» TO DO: Edit the data from its first line up to and including the line with "4. side mirror": change "palm frond" to "palm leaf" and leave everything else as it is. Give only those lines.

________________

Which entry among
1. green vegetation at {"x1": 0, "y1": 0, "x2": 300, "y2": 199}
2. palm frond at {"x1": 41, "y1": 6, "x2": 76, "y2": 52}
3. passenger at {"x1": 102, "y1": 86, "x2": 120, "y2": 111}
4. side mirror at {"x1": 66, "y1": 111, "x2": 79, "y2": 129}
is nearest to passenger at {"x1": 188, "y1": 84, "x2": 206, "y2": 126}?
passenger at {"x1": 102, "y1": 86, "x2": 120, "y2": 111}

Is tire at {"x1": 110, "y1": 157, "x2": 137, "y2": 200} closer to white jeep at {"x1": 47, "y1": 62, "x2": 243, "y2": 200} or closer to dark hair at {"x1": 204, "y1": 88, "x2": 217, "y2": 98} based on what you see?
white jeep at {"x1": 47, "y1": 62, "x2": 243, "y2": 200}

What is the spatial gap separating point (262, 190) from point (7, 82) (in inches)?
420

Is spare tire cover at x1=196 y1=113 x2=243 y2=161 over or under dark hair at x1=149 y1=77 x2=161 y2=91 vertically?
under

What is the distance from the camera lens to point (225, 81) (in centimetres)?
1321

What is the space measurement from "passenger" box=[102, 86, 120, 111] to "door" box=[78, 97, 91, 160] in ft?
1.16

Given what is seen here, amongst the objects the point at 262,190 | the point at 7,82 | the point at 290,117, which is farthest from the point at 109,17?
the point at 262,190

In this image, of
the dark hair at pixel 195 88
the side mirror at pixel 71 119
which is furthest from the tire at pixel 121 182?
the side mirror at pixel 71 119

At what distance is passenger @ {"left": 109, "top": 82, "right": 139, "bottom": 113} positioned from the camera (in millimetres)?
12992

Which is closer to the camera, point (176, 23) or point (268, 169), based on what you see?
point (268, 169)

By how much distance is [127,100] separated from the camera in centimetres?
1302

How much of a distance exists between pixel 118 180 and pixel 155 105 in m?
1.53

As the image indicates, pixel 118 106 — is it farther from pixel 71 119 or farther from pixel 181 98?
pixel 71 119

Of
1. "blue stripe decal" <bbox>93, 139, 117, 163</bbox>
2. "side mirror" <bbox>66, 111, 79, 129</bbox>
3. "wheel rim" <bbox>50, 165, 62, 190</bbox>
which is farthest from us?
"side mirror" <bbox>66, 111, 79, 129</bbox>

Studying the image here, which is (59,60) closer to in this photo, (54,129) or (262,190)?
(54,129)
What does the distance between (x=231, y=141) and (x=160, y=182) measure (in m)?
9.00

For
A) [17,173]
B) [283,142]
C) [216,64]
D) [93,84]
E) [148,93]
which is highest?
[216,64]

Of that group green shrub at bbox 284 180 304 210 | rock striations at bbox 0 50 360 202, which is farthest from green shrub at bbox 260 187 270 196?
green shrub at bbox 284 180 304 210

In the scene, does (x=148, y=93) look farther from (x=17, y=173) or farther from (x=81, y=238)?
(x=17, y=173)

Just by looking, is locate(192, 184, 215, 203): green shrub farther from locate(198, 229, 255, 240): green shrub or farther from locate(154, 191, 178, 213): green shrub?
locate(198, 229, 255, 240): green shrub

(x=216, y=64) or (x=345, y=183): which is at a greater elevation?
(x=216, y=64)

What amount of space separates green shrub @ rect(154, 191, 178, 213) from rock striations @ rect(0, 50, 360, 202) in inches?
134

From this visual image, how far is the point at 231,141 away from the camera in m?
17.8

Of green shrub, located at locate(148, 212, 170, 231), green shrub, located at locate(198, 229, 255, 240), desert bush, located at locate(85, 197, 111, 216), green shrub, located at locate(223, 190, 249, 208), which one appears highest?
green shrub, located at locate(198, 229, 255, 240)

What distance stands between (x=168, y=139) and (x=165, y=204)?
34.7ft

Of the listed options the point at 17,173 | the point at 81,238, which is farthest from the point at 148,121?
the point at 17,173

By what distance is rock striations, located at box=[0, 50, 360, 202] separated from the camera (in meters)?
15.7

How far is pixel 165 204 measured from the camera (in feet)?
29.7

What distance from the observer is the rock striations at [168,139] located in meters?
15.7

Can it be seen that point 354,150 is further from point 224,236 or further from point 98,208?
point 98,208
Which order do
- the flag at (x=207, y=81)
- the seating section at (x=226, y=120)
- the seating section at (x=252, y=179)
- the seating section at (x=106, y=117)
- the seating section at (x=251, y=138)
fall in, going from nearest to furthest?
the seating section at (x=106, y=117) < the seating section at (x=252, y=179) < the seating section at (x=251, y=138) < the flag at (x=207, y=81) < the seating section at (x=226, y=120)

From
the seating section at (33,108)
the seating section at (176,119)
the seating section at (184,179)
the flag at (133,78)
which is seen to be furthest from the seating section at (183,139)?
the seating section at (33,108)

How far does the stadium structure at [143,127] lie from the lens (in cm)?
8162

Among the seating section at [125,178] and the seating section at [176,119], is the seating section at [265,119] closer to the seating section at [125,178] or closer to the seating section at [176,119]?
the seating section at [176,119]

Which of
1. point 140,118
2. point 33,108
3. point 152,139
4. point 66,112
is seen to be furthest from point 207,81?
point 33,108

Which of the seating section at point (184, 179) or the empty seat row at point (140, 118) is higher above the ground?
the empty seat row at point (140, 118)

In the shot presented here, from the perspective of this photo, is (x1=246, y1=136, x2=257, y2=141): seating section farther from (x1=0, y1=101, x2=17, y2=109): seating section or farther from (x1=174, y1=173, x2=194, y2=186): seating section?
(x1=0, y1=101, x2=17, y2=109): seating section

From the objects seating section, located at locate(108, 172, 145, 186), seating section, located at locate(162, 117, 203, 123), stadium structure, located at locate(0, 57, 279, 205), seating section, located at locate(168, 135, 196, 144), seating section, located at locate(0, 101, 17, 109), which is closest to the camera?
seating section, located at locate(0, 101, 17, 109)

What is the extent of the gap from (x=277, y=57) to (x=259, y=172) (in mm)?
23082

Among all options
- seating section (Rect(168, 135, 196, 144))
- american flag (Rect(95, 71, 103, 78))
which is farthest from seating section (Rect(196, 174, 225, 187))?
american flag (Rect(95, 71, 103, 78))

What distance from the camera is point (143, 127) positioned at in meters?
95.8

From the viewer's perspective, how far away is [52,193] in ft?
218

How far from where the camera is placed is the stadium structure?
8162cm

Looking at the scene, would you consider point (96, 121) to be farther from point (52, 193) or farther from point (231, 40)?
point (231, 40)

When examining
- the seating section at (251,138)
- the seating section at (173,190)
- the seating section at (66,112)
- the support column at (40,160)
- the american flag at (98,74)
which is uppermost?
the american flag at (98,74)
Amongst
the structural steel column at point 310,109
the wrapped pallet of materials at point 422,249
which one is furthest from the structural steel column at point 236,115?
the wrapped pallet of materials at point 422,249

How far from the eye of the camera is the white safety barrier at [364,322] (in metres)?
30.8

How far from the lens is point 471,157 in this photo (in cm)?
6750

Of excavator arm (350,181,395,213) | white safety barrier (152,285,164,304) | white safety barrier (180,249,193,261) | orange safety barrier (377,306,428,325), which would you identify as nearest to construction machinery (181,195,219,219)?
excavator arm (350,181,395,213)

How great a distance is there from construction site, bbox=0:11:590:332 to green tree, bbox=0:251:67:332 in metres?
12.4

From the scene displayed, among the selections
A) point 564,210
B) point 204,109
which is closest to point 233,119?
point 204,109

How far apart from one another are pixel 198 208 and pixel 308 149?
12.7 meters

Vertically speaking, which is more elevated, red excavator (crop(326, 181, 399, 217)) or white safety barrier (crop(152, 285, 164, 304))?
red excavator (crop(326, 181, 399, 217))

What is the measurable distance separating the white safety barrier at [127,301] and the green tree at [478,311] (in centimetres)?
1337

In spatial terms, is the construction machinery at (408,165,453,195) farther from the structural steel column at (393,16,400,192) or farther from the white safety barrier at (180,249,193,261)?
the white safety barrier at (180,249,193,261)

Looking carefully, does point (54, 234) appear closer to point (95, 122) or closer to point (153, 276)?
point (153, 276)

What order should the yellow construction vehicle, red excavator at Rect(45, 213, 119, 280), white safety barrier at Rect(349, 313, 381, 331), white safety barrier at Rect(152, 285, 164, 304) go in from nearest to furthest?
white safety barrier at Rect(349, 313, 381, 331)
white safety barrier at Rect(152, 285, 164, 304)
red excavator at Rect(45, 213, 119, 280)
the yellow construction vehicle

________________

» REPLY TO THE TASK:
Which entry among
1. green vegetation at {"x1": 0, "y1": 0, "x2": 300, "y2": 199}
2. palm leaf at {"x1": 41, "y1": 6, "x2": 76, "y2": 52}
3. passenger at {"x1": 102, "y1": 86, "x2": 120, "y2": 111}
4. side mirror at {"x1": 66, "y1": 111, "x2": 79, "y2": 129}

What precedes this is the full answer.